P2I, as it is called, is funded by the New York State Department of Environmental Conservation and is a partnership with Clarkson University, Rensselaer Polytechnic Institute, the State University of New York at Buffalo, and 10 Regional Technology Development Centers.
That same year, the first four students began studies in the new doctoral program in sustainability, supported by a $465,000 grant from the Henry Luce Foundation and a $500,000 gift from the Chester F. and Dorris Carlson Charitable Trust.
In 2010, the U.S. Department of Commerce’s National Institute of Standards and Technology (NIST) granted $13.1 million for the construction of a new building and New York state provided an additional $15 million toward the construction and equipping of the facility. GIS moved into its new home in 2013.
In 2016, GIS was named a core academic partner in the federal Smart Manufacturing Leadership Coalition (SMLC), which will lead the new Clean Energy Smart Manufacturing Innovation Institute in partnership with the U.S. Department of Energy.

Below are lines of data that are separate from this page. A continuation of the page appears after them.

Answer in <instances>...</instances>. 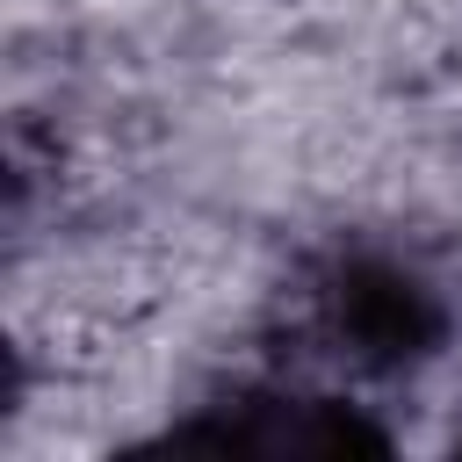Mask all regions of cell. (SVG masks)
<instances>
[{
    "instance_id": "obj_1",
    "label": "cell",
    "mask_w": 462,
    "mask_h": 462,
    "mask_svg": "<svg viewBox=\"0 0 462 462\" xmlns=\"http://www.w3.org/2000/svg\"><path fill=\"white\" fill-rule=\"evenodd\" d=\"M318 325L354 368H411L448 332V303L419 267L383 260V253H354L325 274Z\"/></svg>"
},
{
    "instance_id": "obj_2",
    "label": "cell",
    "mask_w": 462,
    "mask_h": 462,
    "mask_svg": "<svg viewBox=\"0 0 462 462\" xmlns=\"http://www.w3.org/2000/svg\"><path fill=\"white\" fill-rule=\"evenodd\" d=\"M173 448H231V455H354V448H383L375 426H361L346 404L332 397H224L202 419L166 433Z\"/></svg>"
}]
</instances>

The goal is to connect information technology leaders and manufacturers in energy-intensive industries to develop ways of using less energy.

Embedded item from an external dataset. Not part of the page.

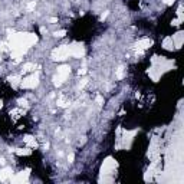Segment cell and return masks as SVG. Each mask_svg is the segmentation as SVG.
I'll return each mask as SVG.
<instances>
[{"label": "cell", "mask_w": 184, "mask_h": 184, "mask_svg": "<svg viewBox=\"0 0 184 184\" xmlns=\"http://www.w3.org/2000/svg\"><path fill=\"white\" fill-rule=\"evenodd\" d=\"M14 153L18 154V155H30L32 154V150L27 147V148H16L14 150Z\"/></svg>", "instance_id": "cell-15"}, {"label": "cell", "mask_w": 184, "mask_h": 184, "mask_svg": "<svg viewBox=\"0 0 184 184\" xmlns=\"http://www.w3.org/2000/svg\"><path fill=\"white\" fill-rule=\"evenodd\" d=\"M69 49H70V56L72 58L81 59L85 55V48H83L82 43H72L69 45Z\"/></svg>", "instance_id": "cell-6"}, {"label": "cell", "mask_w": 184, "mask_h": 184, "mask_svg": "<svg viewBox=\"0 0 184 184\" xmlns=\"http://www.w3.org/2000/svg\"><path fill=\"white\" fill-rule=\"evenodd\" d=\"M124 75H125V70H124V68H118V69H117V74H115L117 79H122Z\"/></svg>", "instance_id": "cell-17"}, {"label": "cell", "mask_w": 184, "mask_h": 184, "mask_svg": "<svg viewBox=\"0 0 184 184\" xmlns=\"http://www.w3.org/2000/svg\"><path fill=\"white\" fill-rule=\"evenodd\" d=\"M56 105L61 106V108H66V106L69 105V101H68L65 97H59L56 99Z\"/></svg>", "instance_id": "cell-13"}, {"label": "cell", "mask_w": 184, "mask_h": 184, "mask_svg": "<svg viewBox=\"0 0 184 184\" xmlns=\"http://www.w3.org/2000/svg\"><path fill=\"white\" fill-rule=\"evenodd\" d=\"M23 141L26 142V145L29 147V148H35L36 145H38V142H36V140H35V137H32V135H26L25 138H23Z\"/></svg>", "instance_id": "cell-11"}, {"label": "cell", "mask_w": 184, "mask_h": 184, "mask_svg": "<svg viewBox=\"0 0 184 184\" xmlns=\"http://www.w3.org/2000/svg\"><path fill=\"white\" fill-rule=\"evenodd\" d=\"M173 42H174V48H181V43H183V32H178V33H175L173 35Z\"/></svg>", "instance_id": "cell-10"}, {"label": "cell", "mask_w": 184, "mask_h": 184, "mask_svg": "<svg viewBox=\"0 0 184 184\" xmlns=\"http://www.w3.org/2000/svg\"><path fill=\"white\" fill-rule=\"evenodd\" d=\"M162 48L167 49V50H173L174 49V42H173V39H171L170 36L162 40Z\"/></svg>", "instance_id": "cell-12"}, {"label": "cell", "mask_w": 184, "mask_h": 184, "mask_svg": "<svg viewBox=\"0 0 184 184\" xmlns=\"http://www.w3.org/2000/svg\"><path fill=\"white\" fill-rule=\"evenodd\" d=\"M49 22H50V23H56L58 22V18H50V19H49Z\"/></svg>", "instance_id": "cell-26"}, {"label": "cell", "mask_w": 184, "mask_h": 184, "mask_svg": "<svg viewBox=\"0 0 184 184\" xmlns=\"http://www.w3.org/2000/svg\"><path fill=\"white\" fill-rule=\"evenodd\" d=\"M38 42V36L35 33H16L10 36L9 49L12 50V59L14 62H20L23 55L26 53L29 48Z\"/></svg>", "instance_id": "cell-1"}, {"label": "cell", "mask_w": 184, "mask_h": 184, "mask_svg": "<svg viewBox=\"0 0 184 184\" xmlns=\"http://www.w3.org/2000/svg\"><path fill=\"white\" fill-rule=\"evenodd\" d=\"M153 46V40L148 39V38H144V39L138 40V43H137V53H142L145 49H148Z\"/></svg>", "instance_id": "cell-8"}, {"label": "cell", "mask_w": 184, "mask_h": 184, "mask_svg": "<svg viewBox=\"0 0 184 184\" xmlns=\"http://www.w3.org/2000/svg\"><path fill=\"white\" fill-rule=\"evenodd\" d=\"M79 75H83V74H86V68H82V69H79V72H78Z\"/></svg>", "instance_id": "cell-25"}, {"label": "cell", "mask_w": 184, "mask_h": 184, "mask_svg": "<svg viewBox=\"0 0 184 184\" xmlns=\"http://www.w3.org/2000/svg\"><path fill=\"white\" fill-rule=\"evenodd\" d=\"M2 108H3V101L0 99V110H2Z\"/></svg>", "instance_id": "cell-27"}, {"label": "cell", "mask_w": 184, "mask_h": 184, "mask_svg": "<svg viewBox=\"0 0 184 184\" xmlns=\"http://www.w3.org/2000/svg\"><path fill=\"white\" fill-rule=\"evenodd\" d=\"M65 35H66V30H63V29H62V30H56L55 33H53L55 38H63Z\"/></svg>", "instance_id": "cell-18"}, {"label": "cell", "mask_w": 184, "mask_h": 184, "mask_svg": "<svg viewBox=\"0 0 184 184\" xmlns=\"http://www.w3.org/2000/svg\"><path fill=\"white\" fill-rule=\"evenodd\" d=\"M35 6H36L35 2H30V3H27L26 9H27V10H33V9H35Z\"/></svg>", "instance_id": "cell-20"}, {"label": "cell", "mask_w": 184, "mask_h": 184, "mask_svg": "<svg viewBox=\"0 0 184 184\" xmlns=\"http://www.w3.org/2000/svg\"><path fill=\"white\" fill-rule=\"evenodd\" d=\"M117 168V161H115L112 157H108L104 160L102 162V167H101V174L102 175H110L112 174V171Z\"/></svg>", "instance_id": "cell-5"}, {"label": "cell", "mask_w": 184, "mask_h": 184, "mask_svg": "<svg viewBox=\"0 0 184 184\" xmlns=\"http://www.w3.org/2000/svg\"><path fill=\"white\" fill-rule=\"evenodd\" d=\"M180 23H181V19H174V20H173V23H171V25H173V26H178Z\"/></svg>", "instance_id": "cell-22"}, {"label": "cell", "mask_w": 184, "mask_h": 184, "mask_svg": "<svg viewBox=\"0 0 184 184\" xmlns=\"http://www.w3.org/2000/svg\"><path fill=\"white\" fill-rule=\"evenodd\" d=\"M97 102L99 104V105H102V104H104V98H102L101 95H98V97H97Z\"/></svg>", "instance_id": "cell-23"}, {"label": "cell", "mask_w": 184, "mask_h": 184, "mask_svg": "<svg viewBox=\"0 0 184 184\" xmlns=\"http://www.w3.org/2000/svg\"><path fill=\"white\" fill-rule=\"evenodd\" d=\"M12 168H9V167H5V168H2L0 170V181H7V180L12 178Z\"/></svg>", "instance_id": "cell-9"}, {"label": "cell", "mask_w": 184, "mask_h": 184, "mask_svg": "<svg viewBox=\"0 0 184 184\" xmlns=\"http://www.w3.org/2000/svg\"><path fill=\"white\" fill-rule=\"evenodd\" d=\"M74 158H75L74 154H69V155H68V161H69V162H74Z\"/></svg>", "instance_id": "cell-24"}, {"label": "cell", "mask_w": 184, "mask_h": 184, "mask_svg": "<svg viewBox=\"0 0 184 184\" xmlns=\"http://www.w3.org/2000/svg\"><path fill=\"white\" fill-rule=\"evenodd\" d=\"M19 105L20 106H27V101L26 99H19Z\"/></svg>", "instance_id": "cell-21"}, {"label": "cell", "mask_w": 184, "mask_h": 184, "mask_svg": "<svg viewBox=\"0 0 184 184\" xmlns=\"http://www.w3.org/2000/svg\"><path fill=\"white\" fill-rule=\"evenodd\" d=\"M39 85V74H32L20 81V88L23 89H35Z\"/></svg>", "instance_id": "cell-4"}, {"label": "cell", "mask_w": 184, "mask_h": 184, "mask_svg": "<svg viewBox=\"0 0 184 184\" xmlns=\"http://www.w3.org/2000/svg\"><path fill=\"white\" fill-rule=\"evenodd\" d=\"M36 66L33 62H27V63H25V65L22 66V72L23 74H26V72H30V70H33Z\"/></svg>", "instance_id": "cell-14"}, {"label": "cell", "mask_w": 184, "mask_h": 184, "mask_svg": "<svg viewBox=\"0 0 184 184\" xmlns=\"http://www.w3.org/2000/svg\"><path fill=\"white\" fill-rule=\"evenodd\" d=\"M20 81H22V79H20V76H16V75H14V76H10V78H9V82L12 83L14 88H18V85H20Z\"/></svg>", "instance_id": "cell-16"}, {"label": "cell", "mask_w": 184, "mask_h": 184, "mask_svg": "<svg viewBox=\"0 0 184 184\" xmlns=\"http://www.w3.org/2000/svg\"><path fill=\"white\" fill-rule=\"evenodd\" d=\"M69 74H70V68L68 65L59 66V68H58V70H56V75L53 76V85H56V86L62 85V83H63L66 79H68Z\"/></svg>", "instance_id": "cell-2"}, {"label": "cell", "mask_w": 184, "mask_h": 184, "mask_svg": "<svg viewBox=\"0 0 184 184\" xmlns=\"http://www.w3.org/2000/svg\"><path fill=\"white\" fill-rule=\"evenodd\" d=\"M70 56L69 45H61L56 49L52 50V59L53 61H65Z\"/></svg>", "instance_id": "cell-3"}, {"label": "cell", "mask_w": 184, "mask_h": 184, "mask_svg": "<svg viewBox=\"0 0 184 184\" xmlns=\"http://www.w3.org/2000/svg\"><path fill=\"white\" fill-rule=\"evenodd\" d=\"M29 178V170H25V171H20V173H16L14 175H12L10 181L12 183H25L27 181Z\"/></svg>", "instance_id": "cell-7"}, {"label": "cell", "mask_w": 184, "mask_h": 184, "mask_svg": "<svg viewBox=\"0 0 184 184\" xmlns=\"http://www.w3.org/2000/svg\"><path fill=\"white\" fill-rule=\"evenodd\" d=\"M88 82H89V79H88V78H83V79H81V82H79V85H78V86H79V89H82V88L85 86V85H86Z\"/></svg>", "instance_id": "cell-19"}]
</instances>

The initiative is part of the National Network for Manufacturing Innovation (NNMI, recently renamed Manufacturing USA) launched by President Barack Obama in 2012.

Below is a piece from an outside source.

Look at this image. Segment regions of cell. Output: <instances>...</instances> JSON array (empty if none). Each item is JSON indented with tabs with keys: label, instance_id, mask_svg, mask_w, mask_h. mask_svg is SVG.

In 2014, RIT, through CIMS and GIS, was named a core partner in another Manufacturing USA initiative, the Digital Manufacturing and Design Innovation Institute.
In January of this year, GIS was selected by the U.S. Department of Energy to lead its new Reducing Embodied energy and Decreasing Emissions (REMADE) Institute—a national coalition of universities and companies that will forge clean energy initiatives deemed critical in keeping U.S. manufacturing competitive. The project is part of the Manufacturing USA program.
Within a week of that announcement, GIS was named a core academic partner in another Manufacturing USA project, the Advanced Robotics Manufacturing Institute led by Carnegie Mellon University.
RIT is now involved in seven of 14 Manufacturing USA research institutes.
, which served as the incubator for what has become GIS, is now one of that institute’s components and remains devoted to working with companies on a variety of applied research projects. Also under the GIS umbrella are:
- Center for Remanufacturing and Resource Recovery;
- New York State Pollution Prevention Institute;
- Center of Excellence in Advanced & Sustainable Manufacturing, established in 2012 as a New York State Center of Excellence supported by Empire State Development’s Division of Science, Technology and Innovation;
- Center for Sustainable Mobility, begun in 2006 with a $4 million grant from the U.S. Department of Transportation to assess the environmental and economic impact of alternative fuel and propulsion technologies on the public transportation system;
- NanoPower Research Labs, a consortium of faculty from GIS, the Kate Gleason College of Engineering, and the College of Science working on applications of nanomaterials in energy and photonics.
Combined, the components of GIS last year worked with 988 companies on a wide variety of projects.
Success has come the old-fashioned way—through hard work. “I’m blessed with the most wonderful and talented team,” said Nasr. “They’re passionate about what they do.
“We were always organized and focused. If we just meet the sponsors’ expectations, we feel we haven’t done our job. We want to always exceed expectations.”